Running bamboo is notoriously fast spreading and difficult to remove. What keeps its population balanced in the wild, and prevents it from crowding out the competition? I tried googling, but was inundated with gardening advice, horror stories, and assault / offensive gardening (some of the latter two presumably covering the same incident from both sides). My google-fu failed, I couldn’t really find any info about natural population controls of running bamboo in the thicket of tall tales and gardening advice.
It is the same as other easily spreading plants. In their native habitats there are checks like diseases and predators. When you move them out of those habitats they can thrive at a new level because of the lack of those things.
Do they eat enough to kill it and the root system off? My understanding is if the roots survive they just keep spreading anyway?
Bamboo is monocarpic (true bamboo at least.). The huge clonal colony flowers once and dies, even below ground. The seeds that fall grow the next generation.
Bamboo species tend to all flower at the same time at the end of a years or decades long cycle. This bottlenecks how much it can spread clonally (underground roots) but gives it another method to spread.
Rats, mice, and other rodents eat the seeds, so there is some ecosystem regulation already
Places with good habitat but no native bamboos like Hawaii have really bad problems with colonies taking over huge areas
and thats why chickens lay eggs so often.
Bamboo rats feed on the underground roots of bamboo plants.
I’m not sure how much of an impact they make, but I can imagine they keep some of the growth in check.So weird how they’re inside the bamboo
Pandas
They don’t call them Great Pandas for nothing
Soil composition, access to water, temperature/seasons, mountains, salt water, etc.
It needs nutrients, water and heat, without access to that it just doesn’t grow or spread fast, or at all. So it can’t cross the deserts on its own. It can’t grow above a certain sea level so it can’t cross the mountains(Pandas regularly have to climb down the mountains to get more access to bamboo)., it can’t use salt water, it can’t grow if it gets too cold for long periods of time and so on. It’s just fast growing in ideal enviroments.
The big horror stories in regards to gardning, isn’t that it throws seeds around and just grows everywhere. It’s that once one seed as taken root, it will start growing rhizomes. Which are similar to roots, except it’s a stem that grows horizontally underground. And famously bamboo stems will grow through most things very quickly. So if you don’t put up a proper root barrier, they will grow across the nearby lawns and start sprouting roots and and shoots. And from what I remember each shoot can grow more rhizomes, so you have to basically dig up the entire area or use strong plant killing agents and go without a plants in the area for a while.
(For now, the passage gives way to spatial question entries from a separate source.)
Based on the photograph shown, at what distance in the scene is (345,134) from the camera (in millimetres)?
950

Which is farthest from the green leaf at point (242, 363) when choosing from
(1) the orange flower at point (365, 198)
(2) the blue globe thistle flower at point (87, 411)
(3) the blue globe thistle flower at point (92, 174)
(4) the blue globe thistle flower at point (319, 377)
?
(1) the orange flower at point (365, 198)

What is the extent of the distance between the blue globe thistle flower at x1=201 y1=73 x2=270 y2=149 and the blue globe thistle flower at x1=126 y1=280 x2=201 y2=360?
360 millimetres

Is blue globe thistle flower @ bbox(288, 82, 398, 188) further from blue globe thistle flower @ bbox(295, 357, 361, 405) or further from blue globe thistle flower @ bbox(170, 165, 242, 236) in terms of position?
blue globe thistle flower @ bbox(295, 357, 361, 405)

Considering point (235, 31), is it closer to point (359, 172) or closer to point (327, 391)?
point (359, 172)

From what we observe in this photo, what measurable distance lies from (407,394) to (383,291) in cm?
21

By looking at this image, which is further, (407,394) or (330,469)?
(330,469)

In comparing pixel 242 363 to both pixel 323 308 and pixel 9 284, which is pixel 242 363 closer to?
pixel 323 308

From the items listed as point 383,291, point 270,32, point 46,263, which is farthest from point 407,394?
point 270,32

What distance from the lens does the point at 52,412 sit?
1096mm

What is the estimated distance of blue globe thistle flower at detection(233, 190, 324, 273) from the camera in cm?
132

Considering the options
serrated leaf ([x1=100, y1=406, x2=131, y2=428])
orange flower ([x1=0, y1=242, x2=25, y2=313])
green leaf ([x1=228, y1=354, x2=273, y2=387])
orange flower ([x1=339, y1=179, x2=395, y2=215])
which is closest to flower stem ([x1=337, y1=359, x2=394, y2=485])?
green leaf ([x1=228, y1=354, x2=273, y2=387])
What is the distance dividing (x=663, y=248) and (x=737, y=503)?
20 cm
Well it doesn’t take over my yard because I got it all removed by a guy with a backhoe because it scared me. I like the way it looks but want some clumping bamboo not running bamboo, which had taken over the yard here when we bought our house. There’s still a little in one corner I just aggressively manage it. Comes over from the neighbors so it’s unavoidable.
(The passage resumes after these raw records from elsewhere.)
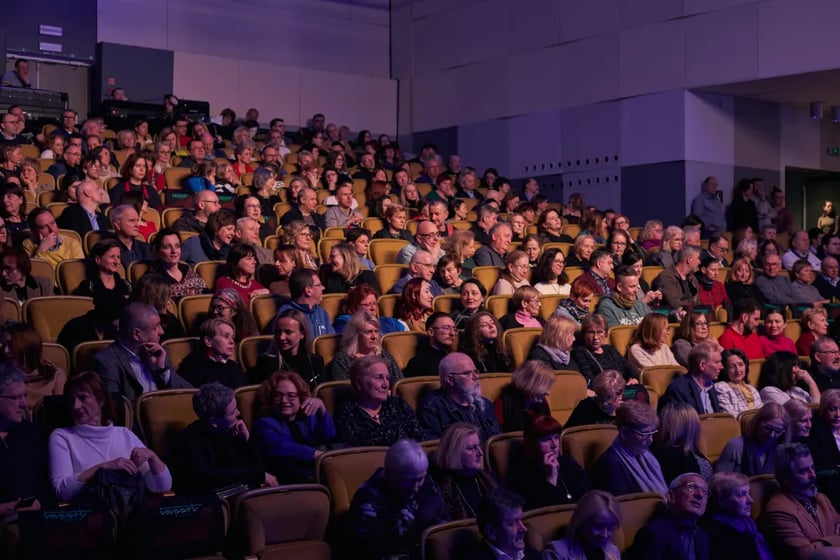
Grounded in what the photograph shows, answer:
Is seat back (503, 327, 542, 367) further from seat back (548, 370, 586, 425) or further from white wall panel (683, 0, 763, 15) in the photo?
white wall panel (683, 0, 763, 15)

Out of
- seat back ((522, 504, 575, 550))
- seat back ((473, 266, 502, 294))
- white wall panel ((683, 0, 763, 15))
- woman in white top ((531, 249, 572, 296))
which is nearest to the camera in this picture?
seat back ((522, 504, 575, 550))

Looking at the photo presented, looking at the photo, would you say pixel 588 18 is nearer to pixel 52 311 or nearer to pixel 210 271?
pixel 210 271

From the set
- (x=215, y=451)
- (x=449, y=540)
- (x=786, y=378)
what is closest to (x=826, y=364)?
(x=786, y=378)

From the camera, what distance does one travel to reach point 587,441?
388 cm

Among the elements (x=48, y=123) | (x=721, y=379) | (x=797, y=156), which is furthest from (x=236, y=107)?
(x=721, y=379)

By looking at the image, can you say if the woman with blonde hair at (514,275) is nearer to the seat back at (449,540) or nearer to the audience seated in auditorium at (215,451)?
the audience seated in auditorium at (215,451)

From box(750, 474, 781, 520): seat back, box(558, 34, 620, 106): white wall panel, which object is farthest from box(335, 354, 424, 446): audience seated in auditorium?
box(558, 34, 620, 106): white wall panel

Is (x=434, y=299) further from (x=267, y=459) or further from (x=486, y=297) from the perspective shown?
(x=267, y=459)

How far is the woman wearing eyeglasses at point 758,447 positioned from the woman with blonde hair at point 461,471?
47.3 inches

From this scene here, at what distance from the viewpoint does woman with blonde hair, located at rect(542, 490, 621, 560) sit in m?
3.01

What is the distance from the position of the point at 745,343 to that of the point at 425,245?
1.86 meters

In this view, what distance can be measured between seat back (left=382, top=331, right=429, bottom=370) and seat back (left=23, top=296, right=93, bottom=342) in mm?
1231

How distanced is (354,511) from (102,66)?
336 inches

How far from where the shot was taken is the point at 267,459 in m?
3.46
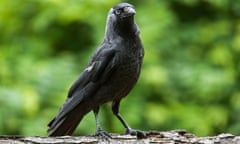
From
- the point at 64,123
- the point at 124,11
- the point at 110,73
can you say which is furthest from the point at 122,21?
the point at 64,123

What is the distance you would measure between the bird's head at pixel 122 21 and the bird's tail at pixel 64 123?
54cm

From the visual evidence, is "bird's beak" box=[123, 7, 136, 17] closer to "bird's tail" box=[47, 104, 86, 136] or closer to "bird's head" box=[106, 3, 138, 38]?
"bird's head" box=[106, 3, 138, 38]

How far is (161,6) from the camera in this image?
20.7 ft

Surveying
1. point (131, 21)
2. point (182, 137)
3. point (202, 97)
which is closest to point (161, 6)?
point (202, 97)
There are bamboo forests, aren’t there? I’m sure that in its natural habitat it does have competition. Like kudzu. It’s just invasive here.
Same question for morning glory, blackberries, and every other kind of wildly spreading thing.
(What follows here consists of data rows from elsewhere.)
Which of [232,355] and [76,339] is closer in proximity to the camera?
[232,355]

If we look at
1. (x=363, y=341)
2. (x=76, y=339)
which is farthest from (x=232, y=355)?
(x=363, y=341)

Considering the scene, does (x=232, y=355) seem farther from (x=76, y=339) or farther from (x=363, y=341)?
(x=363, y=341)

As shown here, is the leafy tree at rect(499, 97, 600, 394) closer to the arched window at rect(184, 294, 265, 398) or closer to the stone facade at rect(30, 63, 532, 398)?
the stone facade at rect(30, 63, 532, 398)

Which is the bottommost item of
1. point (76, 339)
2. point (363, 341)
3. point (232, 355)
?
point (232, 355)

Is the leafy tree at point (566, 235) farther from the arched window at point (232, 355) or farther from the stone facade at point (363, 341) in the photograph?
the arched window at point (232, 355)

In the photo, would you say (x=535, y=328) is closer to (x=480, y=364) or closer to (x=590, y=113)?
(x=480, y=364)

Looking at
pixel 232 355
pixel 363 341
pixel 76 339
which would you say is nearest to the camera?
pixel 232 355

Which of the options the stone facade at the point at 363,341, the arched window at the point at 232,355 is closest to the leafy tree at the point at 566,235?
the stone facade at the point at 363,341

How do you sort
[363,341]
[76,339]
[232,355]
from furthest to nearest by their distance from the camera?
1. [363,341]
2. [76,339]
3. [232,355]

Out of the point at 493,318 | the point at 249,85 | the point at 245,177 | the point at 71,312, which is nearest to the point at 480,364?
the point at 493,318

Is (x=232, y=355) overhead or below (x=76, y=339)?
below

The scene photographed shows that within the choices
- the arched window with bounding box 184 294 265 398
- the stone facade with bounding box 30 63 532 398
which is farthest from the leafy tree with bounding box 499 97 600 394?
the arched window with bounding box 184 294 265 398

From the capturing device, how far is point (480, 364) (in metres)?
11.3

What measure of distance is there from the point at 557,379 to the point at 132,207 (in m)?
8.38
Peppermint (mentha piperita): hold my tea!
Japanese knotweed (Reynoutria japonica): Amateurs!
You should read Semiosis, a sci-fi book about a planet with a lot of bamboo.
It’s an awesome book! I LOVE the angle the writer takes on alien life
The sequels expand on the premise in pretty interesting ways too.
I’m intrigued.
To add to the comments already posted; Some countries also have programs that combat invasive plant species. I once worked in such a program which removed invasive American trees in Europe.
There is definitely some invasive bamboo in the forests near me that’s spreading and taking over the native habitat
The tiki bar industry.
I think it’s probably a combination of animals that eat bamboo and climates/habitats not suitable for bamboo.